Instructions to follow
Render the stretch from the start of the rows through the line containing "468 millimetres" as a Markdown table with two columns, No and Line: number each line in No and put its text in Line. Leave out blank lines.

********************

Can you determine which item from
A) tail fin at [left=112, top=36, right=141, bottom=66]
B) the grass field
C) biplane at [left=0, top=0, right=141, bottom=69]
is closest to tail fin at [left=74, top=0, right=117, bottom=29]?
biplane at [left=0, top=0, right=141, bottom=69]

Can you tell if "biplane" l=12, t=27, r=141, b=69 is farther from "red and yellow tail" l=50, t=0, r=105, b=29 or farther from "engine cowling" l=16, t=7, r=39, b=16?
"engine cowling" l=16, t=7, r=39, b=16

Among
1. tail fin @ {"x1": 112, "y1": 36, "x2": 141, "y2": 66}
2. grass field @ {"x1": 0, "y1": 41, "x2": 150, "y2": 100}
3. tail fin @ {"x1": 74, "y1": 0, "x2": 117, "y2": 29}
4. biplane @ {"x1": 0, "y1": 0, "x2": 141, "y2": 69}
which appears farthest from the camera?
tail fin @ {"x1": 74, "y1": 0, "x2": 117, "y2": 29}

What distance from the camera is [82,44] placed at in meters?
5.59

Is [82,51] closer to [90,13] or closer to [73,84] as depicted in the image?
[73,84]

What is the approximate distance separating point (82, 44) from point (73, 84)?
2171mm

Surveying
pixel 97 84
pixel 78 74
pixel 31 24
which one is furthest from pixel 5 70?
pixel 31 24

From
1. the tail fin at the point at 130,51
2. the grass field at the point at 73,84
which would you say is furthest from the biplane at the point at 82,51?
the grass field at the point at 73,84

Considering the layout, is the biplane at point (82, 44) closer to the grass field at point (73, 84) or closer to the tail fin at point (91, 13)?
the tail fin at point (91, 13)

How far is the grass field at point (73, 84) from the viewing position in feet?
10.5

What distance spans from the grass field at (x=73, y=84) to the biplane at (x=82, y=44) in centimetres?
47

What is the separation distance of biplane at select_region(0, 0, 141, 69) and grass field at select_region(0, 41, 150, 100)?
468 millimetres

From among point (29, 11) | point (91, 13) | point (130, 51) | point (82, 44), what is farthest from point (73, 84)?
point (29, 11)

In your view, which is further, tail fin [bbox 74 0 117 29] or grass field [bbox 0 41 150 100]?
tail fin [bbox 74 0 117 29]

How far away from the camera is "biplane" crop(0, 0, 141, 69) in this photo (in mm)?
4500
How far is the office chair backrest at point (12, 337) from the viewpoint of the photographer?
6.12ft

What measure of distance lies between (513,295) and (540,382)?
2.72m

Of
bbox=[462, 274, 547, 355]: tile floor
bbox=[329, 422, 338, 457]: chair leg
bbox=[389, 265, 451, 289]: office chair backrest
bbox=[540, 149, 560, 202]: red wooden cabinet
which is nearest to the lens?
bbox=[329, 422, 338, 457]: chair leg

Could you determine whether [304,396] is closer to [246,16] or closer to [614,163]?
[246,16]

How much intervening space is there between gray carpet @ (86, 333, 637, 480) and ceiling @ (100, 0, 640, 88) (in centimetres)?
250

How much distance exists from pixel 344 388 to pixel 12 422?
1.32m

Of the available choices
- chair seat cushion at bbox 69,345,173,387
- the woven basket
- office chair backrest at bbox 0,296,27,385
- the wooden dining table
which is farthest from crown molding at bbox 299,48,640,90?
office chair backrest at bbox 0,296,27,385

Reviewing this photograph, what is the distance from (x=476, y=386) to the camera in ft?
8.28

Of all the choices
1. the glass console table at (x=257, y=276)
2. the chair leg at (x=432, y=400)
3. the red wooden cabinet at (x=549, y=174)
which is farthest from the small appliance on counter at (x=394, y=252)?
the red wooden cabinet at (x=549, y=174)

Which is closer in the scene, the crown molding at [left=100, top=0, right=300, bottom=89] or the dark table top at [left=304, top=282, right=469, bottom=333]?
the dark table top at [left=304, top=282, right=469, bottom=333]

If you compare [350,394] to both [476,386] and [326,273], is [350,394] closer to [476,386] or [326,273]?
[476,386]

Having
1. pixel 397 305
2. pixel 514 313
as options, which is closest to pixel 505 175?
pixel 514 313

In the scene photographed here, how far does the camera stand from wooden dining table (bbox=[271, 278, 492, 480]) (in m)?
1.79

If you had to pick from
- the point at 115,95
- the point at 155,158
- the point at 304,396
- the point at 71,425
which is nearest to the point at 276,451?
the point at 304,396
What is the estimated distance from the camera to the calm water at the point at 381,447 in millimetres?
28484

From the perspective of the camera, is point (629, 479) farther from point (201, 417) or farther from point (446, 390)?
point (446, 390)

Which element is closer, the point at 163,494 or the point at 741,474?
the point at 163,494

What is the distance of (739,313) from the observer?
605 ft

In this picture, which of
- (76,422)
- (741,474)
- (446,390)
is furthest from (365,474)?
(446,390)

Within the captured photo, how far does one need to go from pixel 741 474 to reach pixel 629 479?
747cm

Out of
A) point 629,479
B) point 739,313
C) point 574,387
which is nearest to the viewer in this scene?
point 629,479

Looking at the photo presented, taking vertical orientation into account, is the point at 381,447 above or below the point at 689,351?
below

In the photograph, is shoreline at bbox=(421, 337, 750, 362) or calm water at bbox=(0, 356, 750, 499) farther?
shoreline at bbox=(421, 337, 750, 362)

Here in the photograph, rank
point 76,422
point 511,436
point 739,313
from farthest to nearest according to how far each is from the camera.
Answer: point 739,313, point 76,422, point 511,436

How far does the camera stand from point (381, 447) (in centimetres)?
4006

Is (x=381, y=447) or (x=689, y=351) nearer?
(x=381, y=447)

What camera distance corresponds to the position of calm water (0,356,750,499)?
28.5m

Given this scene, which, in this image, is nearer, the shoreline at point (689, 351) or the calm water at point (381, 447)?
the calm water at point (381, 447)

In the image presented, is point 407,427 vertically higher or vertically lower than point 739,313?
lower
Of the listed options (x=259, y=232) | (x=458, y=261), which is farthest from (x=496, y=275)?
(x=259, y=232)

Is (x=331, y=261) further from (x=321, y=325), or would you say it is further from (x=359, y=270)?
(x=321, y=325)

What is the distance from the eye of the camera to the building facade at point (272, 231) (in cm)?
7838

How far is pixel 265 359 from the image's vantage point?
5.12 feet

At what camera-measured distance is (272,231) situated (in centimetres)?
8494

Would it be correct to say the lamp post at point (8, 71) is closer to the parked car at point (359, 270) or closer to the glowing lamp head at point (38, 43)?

********************

Exercise result
| No | Line |
|---|---|
| 1 | Can you determine which item from |
| 2 | A) tail fin at [left=112, top=36, right=141, bottom=66] |
| 3 | B) the grass field |
| 4 | C) biplane at [left=0, top=0, right=141, bottom=69] |
| 5 | is closest to tail fin at [left=74, top=0, right=117, bottom=29]? |
| 6 | biplane at [left=0, top=0, right=141, bottom=69] |
| 7 | Can you tell if "biplane" l=12, t=27, r=141, b=69 is farther from "red and yellow tail" l=50, t=0, r=105, b=29 or farther from "engine cowling" l=16, t=7, r=39, b=16? |
| 8 | "engine cowling" l=16, t=7, r=39, b=16 |
| 9 | Among |
| 10 | 1. tail fin @ {"x1": 112, "y1": 36, "x2": 141, "y2": 66} |
| 11 | 2. grass field @ {"x1": 0, "y1": 41, "x2": 150, "y2": 100} |
| 12 | 3. tail fin @ {"x1": 74, "y1": 0, "x2": 117, "y2": 29} |
| 13 | 4. biplane @ {"x1": 0, "y1": 0, "x2": 141, "y2": 69} |
| 14 | which appears farthest from the camera? |
| 15 | tail fin @ {"x1": 74, "y1": 0, "x2": 117, "y2": 29} |
| 16 | What distance from the camera is [82,44] placed at in meters? |
| 17 | 5.59 |
| 18 | Is [82,51] closer to [90,13] or closer to [73,84] as depicted in the image? |
| 19 | [73,84] |
| 20 | What is the approximate distance separating point (82, 44) from point (73, 84)? |
| 21 | 2171mm |
| 22 | Surveying |
| 23 | pixel 97 84 |
| 24 | pixel 78 74 |
| 25 | pixel 31 24 |
| 26 | which one is furthest from pixel 5 70? |
| 27 | pixel 31 24 |
| 28 | From |
| 29 | 1. the tail fin at the point at 130,51 |
| 30 | 2. the grass field at the point at 73,84 |
| 31 | which would you say is furthest from the biplane at the point at 82,51? |
| 32 | the grass field at the point at 73,84 |
| 33 | Considering the layout, is the biplane at point (82, 44) closer to the grass field at point (73, 84) or closer to the tail fin at point (91, 13)? |
| 34 | the tail fin at point (91, 13) |
| 35 | How far is the grass field at point (73, 84) from the viewing position in feet? |
| 36 | 10.5 |
| 37 | What distance spans from the grass field at (x=73, y=84) to the biplane at (x=82, y=44) in centimetres? |
| 38 | 47 |
| 39 | What is the separation distance of biplane at select_region(0, 0, 141, 69) and grass field at select_region(0, 41, 150, 100)? |
| 40 | 468 millimetres |